- Activity
The entire set of lines below should be copied exactly.

- Data under study
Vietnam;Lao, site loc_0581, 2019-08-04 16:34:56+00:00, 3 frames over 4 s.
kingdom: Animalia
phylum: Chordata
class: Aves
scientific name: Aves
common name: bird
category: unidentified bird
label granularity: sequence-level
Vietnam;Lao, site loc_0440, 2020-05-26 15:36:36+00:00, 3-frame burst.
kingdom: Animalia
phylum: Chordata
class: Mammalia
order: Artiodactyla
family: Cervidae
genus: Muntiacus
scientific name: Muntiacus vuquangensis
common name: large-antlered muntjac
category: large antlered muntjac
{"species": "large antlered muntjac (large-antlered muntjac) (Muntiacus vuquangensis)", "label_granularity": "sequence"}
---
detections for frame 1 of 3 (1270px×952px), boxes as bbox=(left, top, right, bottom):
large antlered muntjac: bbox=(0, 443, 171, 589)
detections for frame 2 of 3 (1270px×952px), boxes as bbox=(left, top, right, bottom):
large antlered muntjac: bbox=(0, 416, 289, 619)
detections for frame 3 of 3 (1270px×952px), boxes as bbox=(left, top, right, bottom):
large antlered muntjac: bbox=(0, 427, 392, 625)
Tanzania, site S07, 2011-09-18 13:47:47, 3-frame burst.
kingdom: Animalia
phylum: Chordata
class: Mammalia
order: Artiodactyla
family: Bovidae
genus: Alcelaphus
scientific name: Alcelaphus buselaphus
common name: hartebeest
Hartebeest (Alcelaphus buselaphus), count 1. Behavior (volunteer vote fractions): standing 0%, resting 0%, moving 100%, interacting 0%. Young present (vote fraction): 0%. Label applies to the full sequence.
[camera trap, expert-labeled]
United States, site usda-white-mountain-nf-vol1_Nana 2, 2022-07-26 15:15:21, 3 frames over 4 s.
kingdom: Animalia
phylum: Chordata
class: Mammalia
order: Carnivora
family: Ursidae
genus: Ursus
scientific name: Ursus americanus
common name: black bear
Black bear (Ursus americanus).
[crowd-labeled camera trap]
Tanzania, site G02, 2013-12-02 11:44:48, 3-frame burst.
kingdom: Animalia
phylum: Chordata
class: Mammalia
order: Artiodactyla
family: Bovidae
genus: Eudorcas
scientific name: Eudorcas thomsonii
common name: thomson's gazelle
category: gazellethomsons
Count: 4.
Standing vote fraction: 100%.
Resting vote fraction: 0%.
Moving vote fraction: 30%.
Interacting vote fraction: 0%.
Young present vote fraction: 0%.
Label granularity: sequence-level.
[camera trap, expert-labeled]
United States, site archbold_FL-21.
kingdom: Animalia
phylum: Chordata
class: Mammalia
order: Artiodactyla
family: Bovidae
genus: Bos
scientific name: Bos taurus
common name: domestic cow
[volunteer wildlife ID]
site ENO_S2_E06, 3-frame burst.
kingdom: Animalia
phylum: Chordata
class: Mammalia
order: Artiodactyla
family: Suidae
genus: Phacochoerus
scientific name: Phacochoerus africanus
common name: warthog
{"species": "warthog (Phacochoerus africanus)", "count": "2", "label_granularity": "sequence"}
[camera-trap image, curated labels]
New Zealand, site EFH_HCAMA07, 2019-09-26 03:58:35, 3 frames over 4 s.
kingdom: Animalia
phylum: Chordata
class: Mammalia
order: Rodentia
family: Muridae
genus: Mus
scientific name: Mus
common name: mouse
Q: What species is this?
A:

- Solution to this problem
Vietnam;Lao, site loc_0581, 2019-08-04 16:34:56+00:00, 3 frames over 4 s.
kingdom: Animalia
phylum: Chordata
class: Aves
scientific name: Aves
common name: bird
category: unidentified bird
label granularity: sequence-level
Vietnam;Lao, site loc_0440, 2020-05-26 15:36:36+00:00, 3-frame burst.
kingdom: Animalia
phylum: Chordata
class: Mammalia
order: Artiodactyla
family: Cervidae
genus: Muntiacus
scientific name: Muntiacus vuquangensis
common name: large-antlered muntjac
category: large antlered muntjac
{"species": "large antlered muntjac (large-antlered muntjac) (Muntiacus vuquangensis)", "label_granularity": "sequence"}
---
detections for frame 1 of 3 (1270px×952px), boxes as bbox=(left, top, right, bottom):
large antlered muntjac: bbox=(0, 443, 171, 589)
detections for frame 2 of 3 (1270px×952px), boxes as bbox=(left, top, right, bottom):
large antlered muntjac: bbox=(0, 416, 289, 619)
detections for frame 3 of 3 (1270px×952px), boxes as bbox=(left, top, right, bottom):
large antlered muntjac: bbox=(0, 427, 392, 625)
Tanzania, site S07, 2011-09-18 13:47:47, 3-frame burst.
kingdom: Animalia
phylum: Chordata
class: Mammalia
order: Artiodactyla
family: Bovidae
genus: Alcelaphus
scientific name: Alcelaphus buselaphus
common name: hartebeest
Hartebeest (Alcelaphus buselaphus), count 1. Behavior (volunteer vote fractions): standing 0%, resting 0%, moving 100%, interacting 0%. Young present (vote fraction): 0%. Label applies to the full sequence.
[camera trap, expert-labeled]
United States, site usda-white-mountain-nf-vol1_Nana 2, 2022-07-26 15:15:21, 3 frames over 4 s.
kingdom: Animalia
phylum: Chordata
class: Mammalia
order: Carnivora
family: Ursidae
genus: Ursus
scientific name: Ursus americanus
common name: black bear
Black bear (Ursus americanus).
[crowd-labeled camera trap]
Tanzania, site G02, 2013-12-02 11:44:48, 3-frame burst.
kingdom: Animalia
phylum: Chordata
class: Mammalia
order: Artiodactyla
family: Bovidae
genus: Eudorcas
scientific name: Eudorcas thomsonii
common name: thomson's gazelle
category: gazellethomsons
Count: 4.
Standing vote fraction: 100%.
Resting vote fraction: 0%.
Moving vote fraction: 30%.
Interacting vote fraction: 0%.
Young present vote fraction: 0%.
Label granularity: sequence-level.
[camera trap, expert-labeled]
United States, site archbold_FL-21.
kingdom: Animalia
phylum: Chordata
class: Mammalia
order: Artiodactyla
family: Bovidae
genus: Bos
scientific name: Bos taurus
common name: domestic cow
[volunteer wildlife ID]
site ENO_S2_E06, 3-frame burst.
kingdom: Animalia
phylum: Chordata
class: Mammalia
order: Artiodactyla
family: Suidae
genus: Phacochoerus
scientific name: Phacochoerus africanus
common name: warthog
{"species": "warthog (Phacochoerus africanus)", "count": "2", "label_granularity": "sequence"}
[camera-trap image, curated labels]
New Zealand, site EFH_HCAMA07, 2019-09-26 03:58:35, 3 frames over 4 s.
kingdom: Animalia
phylum: Chordata
class: Mammalia
order: Rodentia
family: Muridae
genus: Mus
scientific name: Mus
common name: mouse
Q: What species is this?
A:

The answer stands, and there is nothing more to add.